Records from a collection
-- Start --

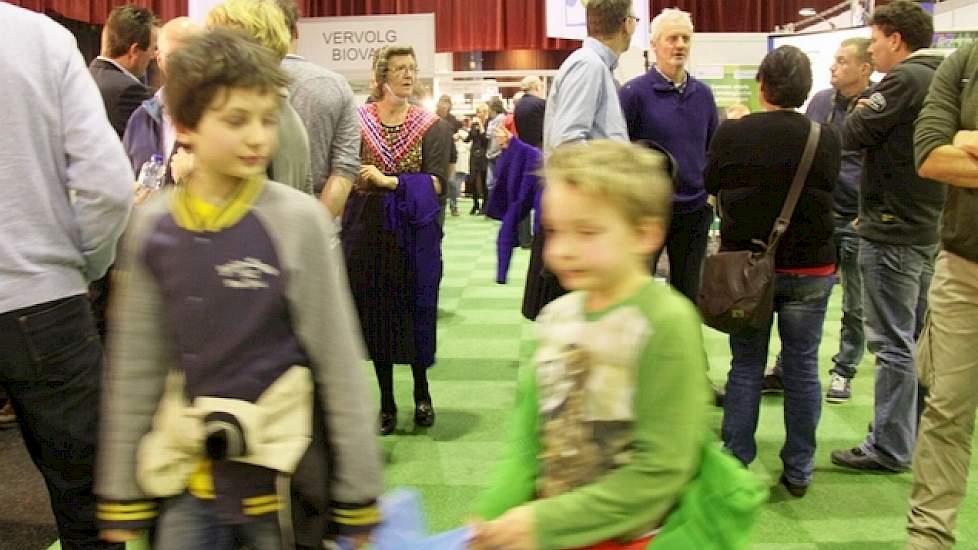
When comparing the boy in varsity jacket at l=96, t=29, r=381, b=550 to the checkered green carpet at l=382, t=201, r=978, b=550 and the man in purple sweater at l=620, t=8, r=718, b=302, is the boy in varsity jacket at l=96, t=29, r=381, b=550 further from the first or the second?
the man in purple sweater at l=620, t=8, r=718, b=302

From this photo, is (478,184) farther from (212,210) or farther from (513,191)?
(212,210)

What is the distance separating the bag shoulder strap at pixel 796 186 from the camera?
9.43 ft

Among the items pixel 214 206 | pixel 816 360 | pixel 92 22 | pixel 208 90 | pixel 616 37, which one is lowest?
pixel 816 360

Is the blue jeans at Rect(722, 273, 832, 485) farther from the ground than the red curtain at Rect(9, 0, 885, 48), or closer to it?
closer to it

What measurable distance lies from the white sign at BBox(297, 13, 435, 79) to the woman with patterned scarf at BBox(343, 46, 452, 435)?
623cm

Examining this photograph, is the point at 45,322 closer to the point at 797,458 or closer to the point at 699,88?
the point at 797,458

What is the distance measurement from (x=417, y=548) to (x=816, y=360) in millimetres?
2053

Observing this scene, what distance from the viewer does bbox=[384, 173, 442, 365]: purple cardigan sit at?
3.60 m

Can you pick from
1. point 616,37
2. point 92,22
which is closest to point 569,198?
point 616,37

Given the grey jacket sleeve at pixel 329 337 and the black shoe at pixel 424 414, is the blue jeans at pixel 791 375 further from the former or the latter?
the grey jacket sleeve at pixel 329 337

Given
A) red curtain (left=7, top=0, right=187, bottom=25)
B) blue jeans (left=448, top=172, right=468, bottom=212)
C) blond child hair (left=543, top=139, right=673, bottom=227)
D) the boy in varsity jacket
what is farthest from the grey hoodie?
blue jeans (left=448, top=172, right=468, bottom=212)

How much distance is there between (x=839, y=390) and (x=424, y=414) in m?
1.92

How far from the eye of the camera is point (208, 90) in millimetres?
1418

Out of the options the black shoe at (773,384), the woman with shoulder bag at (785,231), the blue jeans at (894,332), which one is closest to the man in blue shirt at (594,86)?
the woman with shoulder bag at (785,231)
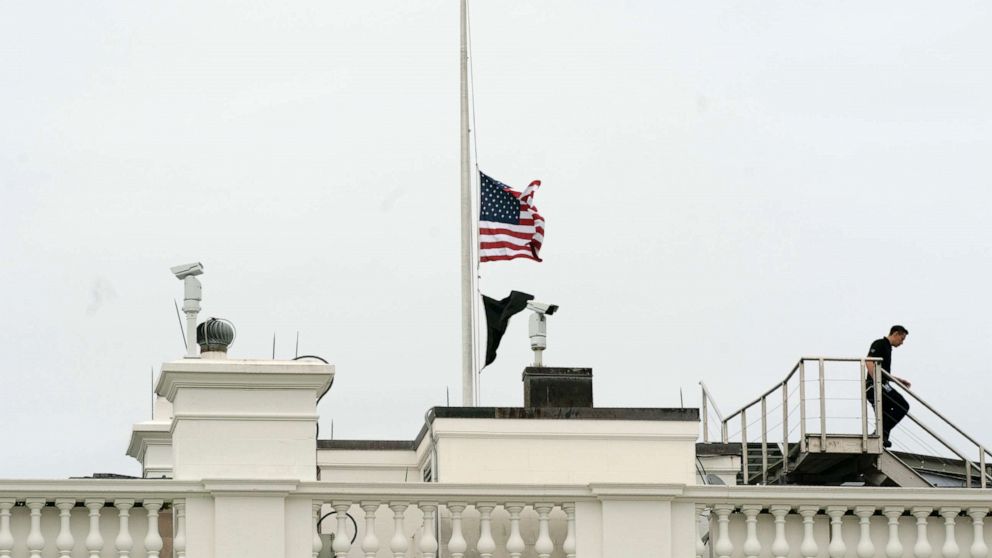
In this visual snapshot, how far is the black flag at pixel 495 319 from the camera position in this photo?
19047mm

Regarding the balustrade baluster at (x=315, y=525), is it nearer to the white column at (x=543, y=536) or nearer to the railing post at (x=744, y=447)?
the white column at (x=543, y=536)

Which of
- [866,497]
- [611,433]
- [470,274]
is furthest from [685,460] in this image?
[470,274]

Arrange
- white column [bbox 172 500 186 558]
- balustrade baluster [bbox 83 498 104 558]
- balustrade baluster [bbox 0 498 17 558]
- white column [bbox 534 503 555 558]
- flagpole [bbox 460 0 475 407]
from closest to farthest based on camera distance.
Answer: balustrade baluster [bbox 0 498 17 558] → balustrade baluster [bbox 83 498 104 558] → white column [bbox 172 500 186 558] → white column [bbox 534 503 555 558] → flagpole [bbox 460 0 475 407]

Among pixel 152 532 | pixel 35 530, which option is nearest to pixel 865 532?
pixel 152 532

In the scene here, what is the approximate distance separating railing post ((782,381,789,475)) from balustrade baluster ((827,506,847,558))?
11.1ft

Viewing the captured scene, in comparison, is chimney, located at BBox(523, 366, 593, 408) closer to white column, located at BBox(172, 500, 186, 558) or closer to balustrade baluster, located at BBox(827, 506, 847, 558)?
balustrade baluster, located at BBox(827, 506, 847, 558)

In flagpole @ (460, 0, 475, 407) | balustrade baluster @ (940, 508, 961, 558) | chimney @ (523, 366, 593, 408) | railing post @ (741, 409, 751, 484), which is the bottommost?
balustrade baluster @ (940, 508, 961, 558)

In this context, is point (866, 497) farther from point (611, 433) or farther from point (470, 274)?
point (470, 274)

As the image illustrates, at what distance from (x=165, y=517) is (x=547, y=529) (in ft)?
9.68

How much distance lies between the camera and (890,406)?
19.2 m

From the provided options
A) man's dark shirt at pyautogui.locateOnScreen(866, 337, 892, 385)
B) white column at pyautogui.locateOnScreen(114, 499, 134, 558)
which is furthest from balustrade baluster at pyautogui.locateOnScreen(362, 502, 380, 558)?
man's dark shirt at pyautogui.locateOnScreen(866, 337, 892, 385)

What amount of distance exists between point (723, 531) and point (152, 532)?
434 centimetres

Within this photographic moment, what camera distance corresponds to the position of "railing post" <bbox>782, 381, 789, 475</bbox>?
1922 centimetres

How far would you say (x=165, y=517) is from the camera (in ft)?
51.5
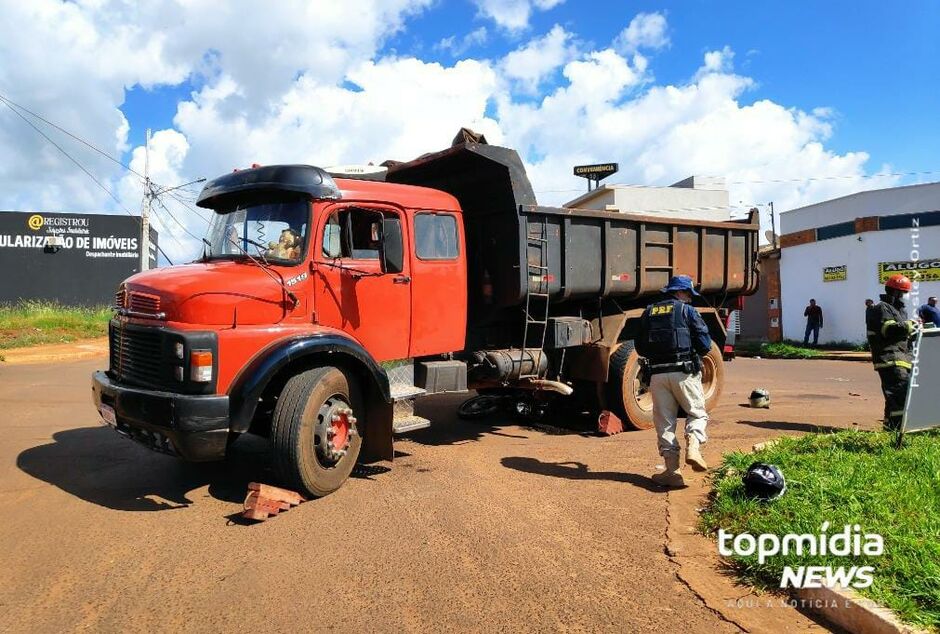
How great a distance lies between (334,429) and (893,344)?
5.67m

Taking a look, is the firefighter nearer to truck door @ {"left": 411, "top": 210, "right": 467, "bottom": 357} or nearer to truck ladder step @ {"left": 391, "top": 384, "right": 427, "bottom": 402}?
truck door @ {"left": 411, "top": 210, "right": 467, "bottom": 357}

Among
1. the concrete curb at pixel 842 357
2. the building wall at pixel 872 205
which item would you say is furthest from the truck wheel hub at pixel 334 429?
the building wall at pixel 872 205

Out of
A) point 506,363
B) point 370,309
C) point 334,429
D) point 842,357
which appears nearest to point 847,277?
point 842,357

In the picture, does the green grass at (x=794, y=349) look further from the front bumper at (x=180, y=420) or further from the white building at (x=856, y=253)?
the front bumper at (x=180, y=420)

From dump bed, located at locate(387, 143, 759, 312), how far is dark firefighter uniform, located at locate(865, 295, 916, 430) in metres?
2.31

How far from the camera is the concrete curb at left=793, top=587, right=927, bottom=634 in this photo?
2.82 meters

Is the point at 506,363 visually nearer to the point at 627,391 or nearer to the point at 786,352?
the point at 627,391

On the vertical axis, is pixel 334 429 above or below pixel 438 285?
below

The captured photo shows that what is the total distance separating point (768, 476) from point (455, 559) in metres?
2.21

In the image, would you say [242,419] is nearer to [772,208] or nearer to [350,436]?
[350,436]

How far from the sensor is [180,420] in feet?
14.4

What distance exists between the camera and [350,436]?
5.25 m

-- End --

> Short problem
Output all of the records exactly as they appear above, but not the pictures.

> Full solution
When comparing the boy in varsity jacket at l=96, t=29, r=381, b=550 to the checkered green carpet at l=382, t=201, r=978, b=550 and the man in purple sweater at l=620, t=8, r=718, b=302, is the boy in varsity jacket at l=96, t=29, r=381, b=550 further from the first or the second?
the man in purple sweater at l=620, t=8, r=718, b=302

From this photo, is (478,184) farther from (212,210) or farther from (513,191)?
(212,210)

What is the distance separating the bag shoulder strap at pixel 796 186 from the camera?
9.43 ft

Among the items pixel 214 206 | pixel 816 360 | pixel 92 22 | pixel 208 90 | pixel 616 37, which one is lowest?
pixel 816 360

Is the blue jeans at Rect(722, 273, 832, 485) farther from the ground than the red curtain at Rect(9, 0, 885, 48), or closer to it?
closer to it

What measurable distance lies from the white sign at BBox(297, 13, 435, 79) to the woman with patterned scarf at BBox(343, 46, 452, 435)?
623cm

Examining this photograph, is the point at 45,322 closer to the point at 797,458 or closer to the point at 699,88?
the point at 797,458

What is the distance measurement from (x=417, y=548) to (x=816, y=360) in millimetres?
2053

Observing this scene, what distance from the viewer does bbox=[384, 173, 442, 365]: purple cardigan sit at?
3.60 m

Can you pick from
1. point 616,37
2. point 92,22
which is closest to point 569,198?
point 616,37

Given the grey jacket sleeve at pixel 329 337 and the black shoe at pixel 424 414, is the blue jeans at pixel 791 375 further from the former or the latter?
the grey jacket sleeve at pixel 329 337

Given
A) red curtain (left=7, top=0, right=187, bottom=25)
B) blue jeans (left=448, top=172, right=468, bottom=212)
C) blond child hair (left=543, top=139, right=673, bottom=227)
D) the boy in varsity jacket
what is farthest from the grey hoodie?
blue jeans (left=448, top=172, right=468, bottom=212)

How much distance is there between (x=839, y=390) and (x=424, y=414) in m?
1.92

How far from the eye of the camera is point (208, 90) in millimetres?
1418

Out of the options the black shoe at (773,384), the woman with shoulder bag at (785,231), the blue jeans at (894,332), which one is closest to the man in blue shirt at (594,86)?
the woman with shoulder bag at (785,231)
In this visual snapshot, how far is the black flag at pixel 495 319 from the camera position in this photo?
19047mm

Regarding the balustrade baluster at (x=315, y=525), is it nearer to the white column at (x=543, y=536) or nearer to the railing post at (x=744, y=447)?
the white column at (x=543, y=536)

Which of
- [866,497]
- [611,433]
- [470,274]
is furthest from [685,460] in this image?
[470,274]

Arrange
- white column [bbox 172 500 186 558]
- balustrade baluster [bbox 83 498 104 558]
- balustrade baluster [bbox 0 498 17 558]
- white column [bbox 534 503 555 558]
- flagpole [bbox 460 0 475 407]
from closest to farthest based on camera distance.
Answer: balustrade baluster [bbox 0 498 17 558] → balustrade baluster [bbox 83 498 104 558] → white column [bbox 172 500 186 558] → white column [bbox 534 503 555 558] → flagpole [bbox 460 0 475 407]

Among pixel 152 532 | pixel 35 530, which option is nearest to pixel 865 532?
pixel 152 532

In the scene here, what is the approximate distance separating railing post ((782,381,789,475)) from balustrade baluster ((827,506,847,558))?
11.1ft

Viewing the captured scene, in comparison, is chimney, located at BBox(523, 366, 593, 408) closer to white column, located at BBox(172, 500, 186, 558) or closer to balustrade baluster, located at BBox(827, 506, 847, 558)?
balustrade baluster, located at BBox(827, 506, 847, 558)

In flagpole @ (460, 0, 475, 407) | balustrade baluster @ (940, 508, 961, 558) | chimney @ (523, 366, 593, 408) | railing post @ (741, 409, 751, 484), which is the bottommost?
balustrade baluster @ (940, 508, 961, 558)

In this context, is point (866, 497) farther from point (611, 433) or farther from point (470, 274)?
point (470, 274)

As the image illustrates, at what distance from (x=165, y=517) is (x=547, y=529) (in ft)?
9.68

How much distance lies between the camera and (890,406)?
19.2 m

From the provided options
A) man's dark shirt at pyautogui.locateOnScreen(866, 337, 892, 385)
B) white column at pyautogui.locateOnScreen(114, 499, 134, 558)
which is furthest from balustrade baluster at pyautogui.locateOnScreen(362, 502, 380, 558)?
man's dark shirt at pyautogui.locateOnScreen(866, 337, 892, 385)

What amount of distance exists between point (723, 531) and point (152, 532)?
434 centimetres

Within this photographic moment, what camera distance corresponds to the position of "railing post" <bbox>782, 381, 789, 475</bbox>?
1922 centimetres

How far would you say (x=165, y=517) is from the camera (in ft)?
51.5
How great a distance lies between (334,429) and (893,344)?
5.67m

Taking a look, is the firefighter nearer to truck door @ {"left": 411, "top": 210, "right": 467, "bottom": 357} or nearer to truck ladder step @ {"left": 391, "top": 384, "right": 427, "bottom": 402}?
truck door @ {"left": 411, "top": 210, "right": 467, "bottom": 357}

Among
1. the concrete curb at pixel 842 357
2. the building wall at pixel 872 205
which item would you say is furthest from the truck wheel hub at pixel 334 429?
the building wall at pixel 872 205

Out of
A) point 506,363
B) point 370,309
C) point 334,429
D) point 842,357
which appears nearest to point 847,277?
point 842,357

In the picture, does the green grass at (x=794, y=349) look further from the front bumper at (x=180, y=420) or further from the white building at (x=856, y=253)?
the front bumper at (x=180, y=420)

From dump bed, located at locate(387, 143, 759, 312), how far is dark firefighter uniform, located at locate(865, 295, 916, 430) in metres?
2.31

How far from the camera is the concrete curb at left=793, top=587, right=927, bottom=634 in this photo?
2.82 meters

Is the point at 506,363 visually nearer to the point at 627,391 or nearer to the point at 786,352?
the point at 627,391

On the vertical axis, is pixel 334 429 above or below pixel 438 285?
below

The captured photo shows that what is the total distance separating point (768, 476) from point (455, 559) in metres?
2.21

In the image, would you say [242,419] is nearer to [772,208] or nearer to [350,436]?
[350,436]

How far from the sensor is [180,420] in feet?
14.4

What distance exists between the camera and [350,436]?
5.25 m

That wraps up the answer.